What the task asks: Reproduce verbatim the part of the forum post about the Olympus camera that opens with the words containing "A month or so" and closes with "have caused this.".

Advice sought: strange effects...

Discussion in 'Digital Photography' started by Nick Hopton, Nov 19, 2005.

  1. Nick Hopton

    Nick Hopton Guest

    A month or so ago I bought a new camera, an Olympus Stylus 800. It was
    bought under trying circumstances and I have more than a few
    reservations about the wisdom of my choice. However, to the point. I was
    out walking along the Kennet and Avon canal yesterday and took some test
    shots under difficult light conditions, a low winter sun, through trees
    with shade and water. One of the pictures I took has the most strange
    effects and I wonder what might have caused this.

Raw records:
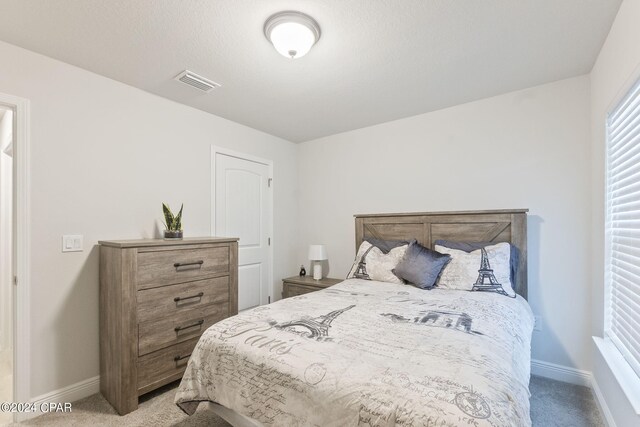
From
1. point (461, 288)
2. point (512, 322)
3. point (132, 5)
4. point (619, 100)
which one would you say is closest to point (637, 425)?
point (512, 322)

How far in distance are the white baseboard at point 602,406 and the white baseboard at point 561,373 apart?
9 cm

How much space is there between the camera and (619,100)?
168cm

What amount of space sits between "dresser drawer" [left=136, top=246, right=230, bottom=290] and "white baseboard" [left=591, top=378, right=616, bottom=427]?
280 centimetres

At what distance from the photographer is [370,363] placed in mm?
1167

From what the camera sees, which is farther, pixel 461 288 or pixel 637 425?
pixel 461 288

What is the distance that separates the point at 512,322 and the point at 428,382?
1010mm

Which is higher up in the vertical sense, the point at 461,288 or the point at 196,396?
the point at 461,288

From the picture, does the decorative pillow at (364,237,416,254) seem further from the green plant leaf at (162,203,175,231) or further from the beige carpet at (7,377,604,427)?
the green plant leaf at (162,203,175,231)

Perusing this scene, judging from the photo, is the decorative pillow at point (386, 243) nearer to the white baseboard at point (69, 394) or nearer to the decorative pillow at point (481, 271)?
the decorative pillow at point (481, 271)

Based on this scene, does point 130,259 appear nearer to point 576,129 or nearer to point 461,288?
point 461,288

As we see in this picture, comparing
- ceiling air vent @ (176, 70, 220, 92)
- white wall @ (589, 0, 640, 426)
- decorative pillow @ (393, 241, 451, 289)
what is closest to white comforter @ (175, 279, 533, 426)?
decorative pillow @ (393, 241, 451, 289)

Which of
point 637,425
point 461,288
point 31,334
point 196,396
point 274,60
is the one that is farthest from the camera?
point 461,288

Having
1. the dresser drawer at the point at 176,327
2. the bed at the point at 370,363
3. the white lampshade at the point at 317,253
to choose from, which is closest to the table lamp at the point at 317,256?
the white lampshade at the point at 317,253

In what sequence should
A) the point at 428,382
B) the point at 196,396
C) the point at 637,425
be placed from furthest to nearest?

Result of this exercise:
A month or so ago I bought a new camera, an Olympus Stylus 800. It was
    bought under trying circumstances and I have more than a few
    reservations about the wisdom of my choice. However, to the point. I was
    out walking along the Kennet and Avon canal yesterday and took some test
    shots under difficult light conditions, a low winter sun, through trees
    with shade and water. One of the pictures I took has the most strange
    effects and I wonder what might have caused this.